Extract:
-----
W3C home > Mailing lists > Public > www-validator@w3.org > February 2004

Unescaped XML Ampersands Incorrectly Validated

From: Sean B. Palmer <sean@mysterylights.com>
Date: Sun, 29 Feb 2004 21:22:58 +0000
Message-ID: <40425832.3070704@mysterylights.com>
To: www-validator@w3.org

This is not well-formed, but the validator passes it:

http://infomesh.net/200X/valid-amp-bug.html

<http://validator.w3.org/check?uri=http%3A%2F%2Finfomesh.net
%2F200X%2Fvalid-amp-bug.html&charset=%28detect+automatically
%29&doctype=Inline&ss=1&verbose=1>

The issue is that there is an unescaped ampersand "&" in the source 
which is not being detected.

This issue was originally noted here:

http://lists.w3.org/Archives/Public/public-rdf-in-xhtml-tf/2003Jun/0007

Masayasu Ishikawa commented:

[[[
This is one of known limitations in SP-derived SGML/XML parsers.
"Real" XML processors can easily catch this kind of fatal error,
e.g. the CSS Validator does catch such error.
-----
Exercises to complete:
(1) How would you put the sentence "This is one of known limitations in SP-derived SGML/XML parsers" from the ampersand bug report into German?
(2) Can you carry on the ampersand bug report from the point where it stops?

Source data:
-----
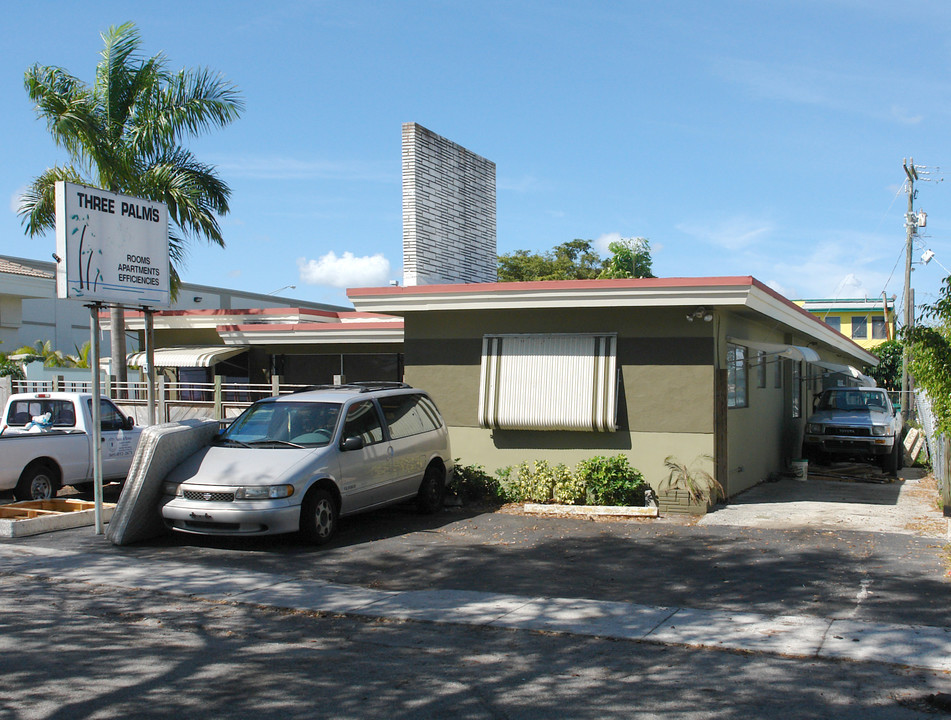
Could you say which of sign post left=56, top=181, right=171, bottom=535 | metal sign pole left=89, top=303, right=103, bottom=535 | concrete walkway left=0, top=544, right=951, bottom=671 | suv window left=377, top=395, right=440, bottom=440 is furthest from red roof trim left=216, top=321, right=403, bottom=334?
-----
Results for the exercise:
(1) Dies ist eine der bekannten Einschränkungen von SGML/XML-Parsern, die auf SP basieren.

(2)
]]]
http://lists.w3.org/Archives/Public/public-rdf-in-xhtml-tf/2003Jun/0009

Further IRC discussion:

<xover> Uhm. What's the problem?
<xover> The unescaped amperstand?
<xover> That's an artifical constraint imposed only by the prose of
   the XML REC and inexpressible in a DTD or SGML AFAICT.
<xover> And since OpenSP doesn't allow us to treat it as an error, we
   do the best we can by emitting a warning instead.
<sbp> nontheless, it's a constraint
<deltab> um, what is?
<sbp> ampersands must be escaped as &amp; in XML PCDATA
<deltab> yes, as they must anywhere
<xover> "anywhere" (almost) in XML. Not in SGML.
<deltab> where not in SGML?
<xover> SGML allows the & to appear bare anywhere it is unambigious.
- Swhack, 2004-02-29 21:00

Please let me know whether this is appropriate enough a bug to enter 
into the database at <http://www.w3.org/Bugs/Public/>. (It would also 
be appreciated if the validator.w3.org feedback page were more 
bug-report oriented!)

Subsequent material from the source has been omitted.